Course Schedule, Ph 490
( Ph 490 home page| lab writeups )

January 28: Registration. First-time students begin radiation safety. Returning students choose a project and begin.
March 4: First WWW report due at start of class.
April 22: Second WWW report due at start of class.
May 20: Final report, in the form of a 10-minute conference presentation; party.

Experiments for First-Time Students
Radiation Safety. Monitoring radiation levels and assessing risk.
Particle Counting. Studying the nature of alpha, beta and gamma radiation with a Geiger counter; investigating random fluctuations on counting rates; testing the Gaussian and Poisson distributions experimentally.
Gamma-Ray Spectroscopy and Antimatter.
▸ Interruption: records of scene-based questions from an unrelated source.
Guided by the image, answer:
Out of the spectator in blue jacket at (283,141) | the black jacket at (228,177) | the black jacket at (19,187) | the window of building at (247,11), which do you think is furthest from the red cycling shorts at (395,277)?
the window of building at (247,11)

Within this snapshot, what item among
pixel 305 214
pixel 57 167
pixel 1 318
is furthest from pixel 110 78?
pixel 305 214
Observing gamma-ray spectra with a sodium-iodide spectrometer; looking for evidence of antimatter production and annihilation; introduction to the Feynman diagrams of QED.
Bragg Diffraction. Observing the diffraction of X-rays from a crystal; measuring the energies of atomic X-ray lines.
Electron Diffraction. Testing DeBroglie's Matter-Wave hypothesis; determining crystal structure from powder diffraction.
Speed of Light. Measuring the speed of light pulses generated by a modulatable laser.

Projects for Returning Students
High-Resolution Spectroscopy. Tune up the spectrometer; then observe fine structure using a CCD detector.
Curie Point of a Ferro-Electric. Measure the variation of the capacitance of a piezoelectric electret as it makes a second-order phase transition.
The Cavendish Experiment. Carry out one of the most delicate laboratory measurements ever made, to determine the mass of the earth!
The Double-Slit Diffraction Pattern. Use real-time computer control and data acquisition to observe single-slit and double-slit diffraction simulaneously.
The Mossbauer Effect. Measure exquisitely fine Doppler shifts of nuclear gamma rays, using a multi-channel scaler.
The SQUID. Observe the transition of a high-temperature superconductor, then use it as a SQUID magnetometer.
Semiconductor Energy Gap. Use the thermal variation of a diode's leakage current to determine the energy gap of germanium.
Microwaves. Observe polarization and inverse-square law for microwaves. Make a paraffin lens.
Sonoluminescence. Investigate production of light by resonant ultrasound waves. Warning - we aren't sure how to do this.
Electron Spin Resonance. Project involving microwaves; not really an operating experiment yet.
Amplifier Noise. Wire up a low-noise amplifier and measure the Johnson noise due to thermal fluctuations in a resistor.